Start of Block

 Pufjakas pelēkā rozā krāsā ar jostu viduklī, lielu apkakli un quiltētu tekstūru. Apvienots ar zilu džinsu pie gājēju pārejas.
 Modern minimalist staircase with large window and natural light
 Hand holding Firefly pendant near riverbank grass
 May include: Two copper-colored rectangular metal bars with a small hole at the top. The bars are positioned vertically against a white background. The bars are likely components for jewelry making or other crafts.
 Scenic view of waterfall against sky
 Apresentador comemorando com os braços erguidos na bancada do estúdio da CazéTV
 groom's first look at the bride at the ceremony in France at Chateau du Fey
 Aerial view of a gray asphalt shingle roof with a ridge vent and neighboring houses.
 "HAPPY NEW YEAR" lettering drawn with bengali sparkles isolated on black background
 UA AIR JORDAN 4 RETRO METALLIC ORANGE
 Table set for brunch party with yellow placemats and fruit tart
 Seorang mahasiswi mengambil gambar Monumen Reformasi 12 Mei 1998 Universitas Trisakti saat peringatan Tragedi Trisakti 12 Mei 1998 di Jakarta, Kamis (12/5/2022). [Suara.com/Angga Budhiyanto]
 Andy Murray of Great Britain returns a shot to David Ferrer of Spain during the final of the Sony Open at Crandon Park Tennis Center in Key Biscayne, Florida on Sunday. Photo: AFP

End of Block

Where in the entries does the word "against" occur? Copy out each line that has it.

 May include: Two copper-colored rectangular metal bars with a small hole at the top. The bars are positioned vertically against a white background. The bars are likely components for jewelry making or other crafts.
 Scenic view of waterfall against sky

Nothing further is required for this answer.